人文的、あまりに人文的
人文的、あまりに人文的 / 感想・レビュー
ころこ
紹介されている本はディープで会話は軽い、恐らく実際に対話していない両者が書く一体化した別人格の様な絶妙な間合いが心地よい本です。毎回紹介されている2冊の本に基本情報と書影があり、触手が伸びます。科学に関する本もあり、科学の問題を解く鍵こそが人文学にあるという二人の独特の立場が反映されています。「フーコーの仕事は、学問というよりは批評に近いかも知れない。問いをつくりだしたり、考え方を提示して、読者のものの見方に変化を起こすような。」この様な言葉の定義や評価が意外と率直に書かれており、参考になります。
2021/01/24
zirou1984
同年代の著者二人が毎回テーマに合った人文書2冊を対談形式で取り上げるゆるふわブックガイド。取り上げられるのは古典から現代科学まで幅広くも、その語り口はあくまでも柔らか。個人的に家庭と仕事に追われ、20代の頃のようにゴリゴリと人文書を読み進めなくなってしまった身としては非常に有り難く、有益に読めてしまった。昔読んだジョン・サール『マインド』ってお二人が訳されていたことを知ってびっくり。紹介された中で一番読みたいのはやはりモンテーニュ『エセー』であり、自分も日常をエッセイの精神で生きたいと日々思うばかりです。
2021/03/21
羊山羊
人文者のためのブックリスト。濃い本も多くて唸らされた。ちょっと「エセー」とか読んでみたくなった。 本著中で具体的に役立ちそうなものだったら「啓蒙思想2.0」と「アイデア大全」は注目。 ただ、自分自身が人文学への興味を失いつつあることを如実に実感しながらの読書になってちょっとつらい体験でした。
2023/03/15
ほし
2人の筆者による、対話形式の人文書紹介本。様々なテーマに基づいた人文書が語られているのですが、話し口は軽く楽しげで、ハードな人文書でもなんだか身近に感じられます。紹介されている本が読みたくなるのは勿論、2人がお互いをリスペクトしながら親しみを持って会話している雰囲気が素敵で、その関係性が羨ましくなりました。「あの人文書、いいよね」と語り合える存在がいるのって、良いですね!
2021/02/21
gorgeanalogue
本書のおかげで読みたくなった本。
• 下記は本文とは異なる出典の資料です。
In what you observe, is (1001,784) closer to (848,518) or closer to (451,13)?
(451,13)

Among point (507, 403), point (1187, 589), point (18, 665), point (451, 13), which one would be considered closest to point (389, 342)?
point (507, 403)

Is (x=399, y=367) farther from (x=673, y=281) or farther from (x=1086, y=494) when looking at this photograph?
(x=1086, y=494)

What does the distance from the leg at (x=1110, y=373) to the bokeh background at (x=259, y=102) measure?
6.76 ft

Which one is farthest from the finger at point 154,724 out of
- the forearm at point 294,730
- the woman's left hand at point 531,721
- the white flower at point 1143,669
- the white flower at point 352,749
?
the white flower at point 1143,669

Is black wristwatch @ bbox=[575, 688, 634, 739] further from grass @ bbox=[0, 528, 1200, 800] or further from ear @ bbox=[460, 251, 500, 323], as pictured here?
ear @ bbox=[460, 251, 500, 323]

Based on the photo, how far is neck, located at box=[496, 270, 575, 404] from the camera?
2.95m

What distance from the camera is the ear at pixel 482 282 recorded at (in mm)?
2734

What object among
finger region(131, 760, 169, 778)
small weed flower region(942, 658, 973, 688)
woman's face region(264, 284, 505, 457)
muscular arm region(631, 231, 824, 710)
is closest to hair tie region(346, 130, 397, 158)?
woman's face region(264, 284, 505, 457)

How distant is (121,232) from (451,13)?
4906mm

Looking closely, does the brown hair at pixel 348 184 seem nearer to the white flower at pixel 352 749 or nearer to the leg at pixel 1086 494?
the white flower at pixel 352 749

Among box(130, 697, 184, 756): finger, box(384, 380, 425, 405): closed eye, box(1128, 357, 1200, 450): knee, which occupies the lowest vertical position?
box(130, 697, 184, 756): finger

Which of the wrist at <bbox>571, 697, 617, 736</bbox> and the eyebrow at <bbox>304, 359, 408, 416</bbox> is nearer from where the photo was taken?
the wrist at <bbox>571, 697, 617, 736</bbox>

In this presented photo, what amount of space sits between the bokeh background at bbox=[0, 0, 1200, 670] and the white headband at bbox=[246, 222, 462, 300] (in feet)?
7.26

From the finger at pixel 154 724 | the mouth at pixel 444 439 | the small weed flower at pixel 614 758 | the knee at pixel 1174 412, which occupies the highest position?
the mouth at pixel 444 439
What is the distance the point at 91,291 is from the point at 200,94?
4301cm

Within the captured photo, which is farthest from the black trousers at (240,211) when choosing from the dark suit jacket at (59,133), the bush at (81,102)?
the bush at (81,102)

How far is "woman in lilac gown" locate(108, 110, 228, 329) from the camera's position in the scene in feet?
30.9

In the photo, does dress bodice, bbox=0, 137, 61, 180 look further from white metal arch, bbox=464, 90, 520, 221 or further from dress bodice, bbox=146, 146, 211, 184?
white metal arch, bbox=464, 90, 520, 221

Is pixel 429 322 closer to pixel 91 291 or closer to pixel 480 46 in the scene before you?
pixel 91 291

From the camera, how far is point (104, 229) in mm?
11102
リベット『マインド・タイム』、ブレイエ『初期ストア派における非物体的なものの理論』、千葉『勉強の哲学』、松村『うしろめたさの人類学』、信原『情動の哲学入門』、スローマンほか『知ってるつもり』。最後の本に絡めて山本氏は「生態学的な知能」に触れている。思えば、この本の全体的なトーンはこれをめぐっているとも言えるし、対談書評という形式がそのようなものだろう。友人と気軽に会って、本の話をできない状況ではあるが、「生態学的な場」を自分で作っていかないとまずい、と思ったことだった。